Renan Freire com informações da Folha PE
Não bastava a escalada nas cotações de petróleo, agora o impacto da guerra no Oriente Médio preocupa produtores brasileiros, pois o preço de fertilizantes utilizados na agricultura, corre risco iminente de subir devido às interrupções das exportações.
Isso ocorre porque o Oriente Médio é responsável por 30% dos fertilizantes comercializados no mundo, segundo dados da Confederação da Agricultura e Pecuária do Brasil (CNA). Com o Estreito de Ormuz praticamente fechado, os preços de alguns alimentos, como soja e milho, que depende de fertilizantes, pode ter um custo maior.
Além disso, as interrupções podem atrasar embarques e reduzir a oferta no mercado global. Dados da Associação Nacional para Difusão de Adubos (ANDA) mostram que o Brasil importa cerca de 85,7% dos fertilizantes. No ano passado, foram 43,32 milhões de toneladas de fertilizantes importados contra uma produção nacional de 7,22 milhões de toneladas.

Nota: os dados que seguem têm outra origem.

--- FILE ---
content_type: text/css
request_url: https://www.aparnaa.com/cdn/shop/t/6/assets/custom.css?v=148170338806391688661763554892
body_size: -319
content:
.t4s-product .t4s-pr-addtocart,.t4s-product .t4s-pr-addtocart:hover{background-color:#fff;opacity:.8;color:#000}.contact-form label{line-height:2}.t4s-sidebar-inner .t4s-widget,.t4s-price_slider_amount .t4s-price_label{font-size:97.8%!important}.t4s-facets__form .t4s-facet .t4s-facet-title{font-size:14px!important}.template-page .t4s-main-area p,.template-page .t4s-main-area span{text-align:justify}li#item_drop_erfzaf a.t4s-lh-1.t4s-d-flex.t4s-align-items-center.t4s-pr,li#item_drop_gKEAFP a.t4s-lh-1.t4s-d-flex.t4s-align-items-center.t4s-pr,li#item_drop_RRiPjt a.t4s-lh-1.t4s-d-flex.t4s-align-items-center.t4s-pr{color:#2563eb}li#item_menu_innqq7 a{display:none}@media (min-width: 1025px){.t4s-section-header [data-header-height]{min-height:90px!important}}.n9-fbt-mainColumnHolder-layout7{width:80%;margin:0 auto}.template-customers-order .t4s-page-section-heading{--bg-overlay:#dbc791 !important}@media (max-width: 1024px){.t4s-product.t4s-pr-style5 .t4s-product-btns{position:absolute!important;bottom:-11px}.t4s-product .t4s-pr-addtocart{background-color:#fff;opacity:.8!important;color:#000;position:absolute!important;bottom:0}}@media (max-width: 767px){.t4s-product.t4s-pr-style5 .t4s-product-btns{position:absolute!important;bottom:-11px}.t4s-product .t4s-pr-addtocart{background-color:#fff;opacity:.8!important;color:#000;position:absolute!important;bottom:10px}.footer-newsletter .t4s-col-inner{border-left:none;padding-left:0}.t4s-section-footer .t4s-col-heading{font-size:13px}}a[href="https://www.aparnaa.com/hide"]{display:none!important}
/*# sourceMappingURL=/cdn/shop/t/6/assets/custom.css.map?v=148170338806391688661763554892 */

Cerca de 15,8% dos fertilizantes nitrogenados importados pelo Brasil em 2025 vieram do Oriente Médio, enquanto China, Rússia e Nigéria responderam, em conjunto, por 70,4% desse volume, segundo estudo do Insper Agro Global com base em dados do Trade Data Monitor (2026).
Entre esses insumos se destaca a ureia, cujo preço já subiu 33% (incluindo custo e frete) no país desde o início do conflito, de acordo com a CNA, por conta do aumento dos preços do gás natural, matéria-prima utilizada em sua produção. Cerca de 35% da ureia brasileira tem origem nos países do bloco.
Caso a guerra se estenda por mais tempo, alimentos como carne, ovos e leite serão afetados de forma indireta, já que milho e soja são base da ração animal.